Un libro che va letto tutto di un fiato, ma va anche vissuto assaporato da cui prendere spunti di riflessione e suggerimenti, con un linguaggio metaforico ricco e capace di fornire punti di riferimento nel labirinto complesso delle relazioni di aiuto.

In questo volume l’Autore illustra strategie, strumenti e percorsi terapeutico-riabilitativi attraverso i quali giungere al cuore della relazione di cura. Un libro generoso, dove l’autore ripercorre storie  vissute, storie di disperazione e sconforto.

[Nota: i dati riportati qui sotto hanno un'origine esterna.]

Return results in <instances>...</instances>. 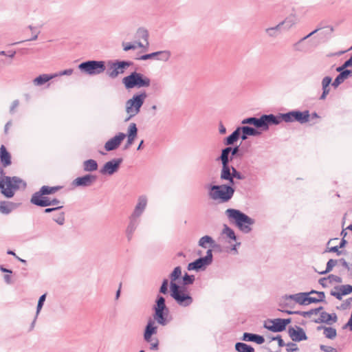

L’esperienza nelle dipendenze raccontata attraverso un modello di intervento che propone linee da seguire come se fosse un manuale per stabilire “incontri” con il disagio. Metafore terapeutiche, creatività, vita… L’autore, in un comparto del  libro tenta di far luce sulle inevitabili trappole insite in questi incontri disperanti, rileggendo sedute di terapia ricche di sentimenti e provocazioni..

L’autore ci presenta l’esperienza di Alvito, cuore pulsante di questo scritto, il Ser.D che esce dai propri confini e si fa comunità.  Ad Alvito si mettono in atto riti di trasformazione del gruppo Ser.D in regime comunitario, aneddoti , esercizi, emozioni. In ogni storia un pò di ognuno, anche se per contesti e vissuti differenti.

Ma le emozioni si sa parlano una lingua universale. Solitudine, fragilità, inadeguatezza, futuri apparentemente senza speranza, identità frammentate. Percorsi di cura  attraverso il riconoscimento e l’accettazione  della condizione  attuale del paziente che rappresenta un’opportunità di specchiarsi nelle storie degli altri,  un incontro costruttivo dove il gruppo rappresenta un luogo privilegiato di viversi.

In quella stanza  non esiste passato e futuro, ma esiste il presente. Una stanza di terapia non come stanza isolata che chiude fuori il mondo, ma diventa luogo di costruzioni di ponti  di canali verso gli altri luoghi in cui le persone vivono per la maggioranza del tempo. È lì che si può agire.

 “Ad Alvito  ci si piega all’altare della propria storia personale e ci si affida all’altro, in una liturgia che celebra chi siamo o meglio chi scegliamo di essere oggi” (Scurti).

Il libro propone modalità comunicative funzionali all’aggancio di una utenza specifica e sfuggente, nel contempo squalificante e desiderosa di accoglienza.

“Io sono stato guarito e da chi non c’è l’ha fatta. Ho capito che non salviamo nessuno ma la nostra presenza professionale e la nostra preparazione è un prerequisito fondamentale per accogliere il dolore degli altri. Altrimenti siamo aria fritta.”

Queste le parole dell’autore intrise di verità, una verità spessa scomoda dal profumo dell’impotenza e dalla rabbia che deriva da questo sentimento

L’esperienza di Alvito, l’uscire dalle mura dell’Istituzione risponde ad un bisogno emotivo di condivisione e confronto che unisce sia gli utenti che gli operatori. Un percorso duro, difficile, ma un viaggio che ti accompagna neai meandri più èrofondi del proprio essere, nelle stanze più buie e dove proprio la si troverà la luce….

“…perché un percorso che ha senso è un percorso che non ha mai fine, non perché si rimanga legati, ma perché si è liberi di restare”

“Non è stato facile scoprire di essere una tossica, ancora di più accettare che fosse solo una parte di me. Ma io non sono la sostanza sono Rosa.”